I'm trying to use the FluxSimulator to generate some synthetic data on which I'm comparing a number of different RNA-Seq expression estimation tools. A number of existing methods test their quantification procedures on data generated using the generative model that the method itself assumes (thus begging the question and resulting in potentially misleading estimates). The FluxSimulator seems like a great tool — developed independently and with the goal of generating realistic synthetic data — on which to test some of these methods.
Right now, however, I'm getting some very strange results when using eXpress to estimate expression levels on a synthetically generated dataset (.par file – fluxSim_Hsapien_defaultExp_76bpWithError.par). Specifically, eXpress is producing a number of warnings of the form:
"WARNING: The observed alignments appear disporportionately in the forward-reverse order (270392482 vs. 855441). If your library is strand-specific, you should use the --fr-stranded option to avoid incorrect results."

### [Data for analysis]
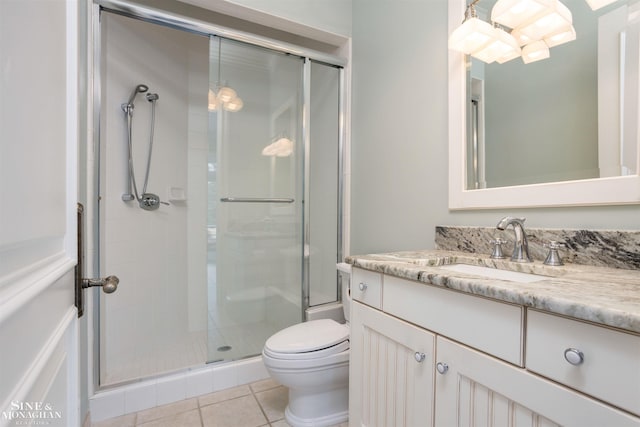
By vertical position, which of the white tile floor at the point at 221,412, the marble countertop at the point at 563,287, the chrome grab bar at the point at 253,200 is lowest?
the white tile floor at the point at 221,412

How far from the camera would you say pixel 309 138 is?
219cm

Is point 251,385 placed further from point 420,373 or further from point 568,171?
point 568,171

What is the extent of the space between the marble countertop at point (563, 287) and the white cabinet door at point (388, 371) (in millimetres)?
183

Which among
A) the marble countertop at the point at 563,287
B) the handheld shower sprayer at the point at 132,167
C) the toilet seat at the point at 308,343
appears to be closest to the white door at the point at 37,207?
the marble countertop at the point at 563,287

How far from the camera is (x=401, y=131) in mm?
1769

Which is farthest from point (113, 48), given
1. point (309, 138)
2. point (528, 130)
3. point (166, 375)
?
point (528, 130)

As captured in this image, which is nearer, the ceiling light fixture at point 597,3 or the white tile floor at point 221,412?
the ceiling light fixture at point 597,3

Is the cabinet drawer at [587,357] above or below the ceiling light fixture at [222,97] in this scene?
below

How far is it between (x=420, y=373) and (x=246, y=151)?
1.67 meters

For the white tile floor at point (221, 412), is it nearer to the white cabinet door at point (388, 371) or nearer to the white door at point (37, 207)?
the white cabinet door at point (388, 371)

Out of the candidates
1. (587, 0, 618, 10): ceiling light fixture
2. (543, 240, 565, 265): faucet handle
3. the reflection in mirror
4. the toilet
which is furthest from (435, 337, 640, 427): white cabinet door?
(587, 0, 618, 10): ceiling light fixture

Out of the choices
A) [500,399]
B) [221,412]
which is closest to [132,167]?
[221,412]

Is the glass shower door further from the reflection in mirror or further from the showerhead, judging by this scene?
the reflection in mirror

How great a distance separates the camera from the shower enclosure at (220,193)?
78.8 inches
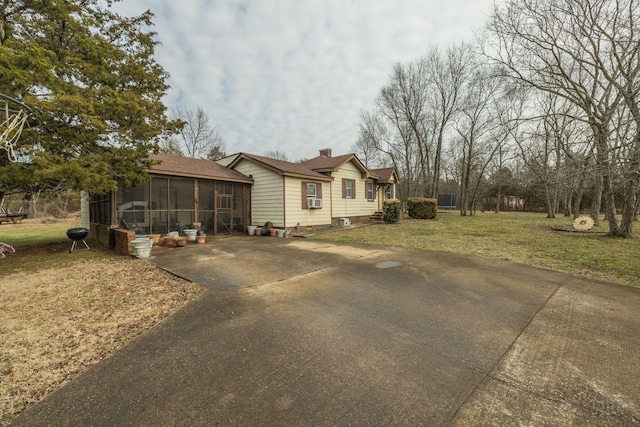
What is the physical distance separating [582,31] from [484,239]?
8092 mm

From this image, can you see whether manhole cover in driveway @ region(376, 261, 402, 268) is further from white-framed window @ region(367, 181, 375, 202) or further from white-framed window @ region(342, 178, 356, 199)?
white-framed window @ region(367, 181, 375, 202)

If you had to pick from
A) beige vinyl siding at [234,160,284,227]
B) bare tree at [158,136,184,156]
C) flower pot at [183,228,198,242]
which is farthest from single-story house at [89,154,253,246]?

* * *

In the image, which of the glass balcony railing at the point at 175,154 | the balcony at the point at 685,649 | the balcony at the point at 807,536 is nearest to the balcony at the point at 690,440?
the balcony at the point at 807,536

### [Exercises]
1. List each underscore-separated part of the .par file name given in the FluxSimulator post.
2. Copy the FluxSimulator post from "I'm trying to" to "of these methods.", both included, without any changes.
3. Write the next part of the FluxSimulator post, starting after the quoted eXpress warning.

### [Answers below]
1.
fluxSim
Hsapien
defaultExp
76bpWithError

2.
I'm trying to use the FluxSimulator to generate some synthetic data on which I'm comparing a number of different RNA-Seq expression estimation tools. A number of existing methods test their quantification procedures on data generated using the generative model that the method itself assumes (thus begging the question and resulting in potentially misleading estimates). The FluxSimulator seems like a great tool — developed independently and with the goal of generating realistic synthetic data — on which to test some of these methods.

3.
and the resulting quantification estimates are very poor (spearman R ~ 0.64). However, RSEM performs well (spearman R ~ 0.94). I was wondering if the FluxSimulator, run with the parameters included above, will produce a strand-specific library. I read nothing about this in the documentation, and I assumed that the resulting library would not be strand-specific. Could you inform me what the default behavior of the FluxSimulator is regarding the strandedness of the library? If it is strand-specific by default, is there a way to produce a library that is not; what is the parameter that controls this? Thanks for your help!